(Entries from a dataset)
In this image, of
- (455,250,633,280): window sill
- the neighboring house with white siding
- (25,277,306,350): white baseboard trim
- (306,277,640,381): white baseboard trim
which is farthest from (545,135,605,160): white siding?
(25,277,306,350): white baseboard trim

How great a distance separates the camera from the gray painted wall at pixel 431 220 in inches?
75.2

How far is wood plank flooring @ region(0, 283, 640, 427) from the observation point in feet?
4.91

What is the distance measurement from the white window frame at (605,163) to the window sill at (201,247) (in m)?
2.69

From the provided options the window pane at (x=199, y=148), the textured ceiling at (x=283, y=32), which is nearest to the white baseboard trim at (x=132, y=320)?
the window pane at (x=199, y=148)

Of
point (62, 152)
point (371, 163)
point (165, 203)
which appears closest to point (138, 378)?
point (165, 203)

REQUIREMENT
Turn every line of the items above into a Markdown table with the columns "Row" and "Line," giving each line its own row number and leaving out blank lines.

SOLUTION TO THE EXERCISE
| Row | Line |
|---|---|
| 1 | In this image, of |
| 2 | - (455,250,633,280): window sill |
| 3 | - the neighboring house with white siding |
| 4 | - (25,277,306,350): white baseboard trim |
| 5 | - (306,277,640,381): white baseboard trim |
| 6 | which is farthest from (545,135,605,160): white siding? |
| 7 | (25,277,306,350): white baseboard trim |
| 8 | How great a distance separates the camera from the gray painted wall at pixel 431 220 in inches? |
| 9 | 75.2 |
| 10 | How far is wood plank flooring @ region(0, 283, 640, 427) from the observation point in feet? |
| 11 | 4.91 |
| 12 | What is the distance measurement from the white window frame at (605,163) to the window sill at (201,247) (in m)? |
| 13 | 2.69 |
| 14 | From the provided options the window pane at (x=199, y=148), the textured ceiling at (x=283, y=32), which is nearest to the white baseboard trim at (x=132, y=320)? |
| 15 | the window pane at (x=199, y=148) |
| 16 | Of |
| 17 | point (62, 152) |
| 18 | point (371, 163) |
| 19 | point (165, 203) |
| 20 | which appears closest to point (138, 378)? |
| 21 | point (165, 203) |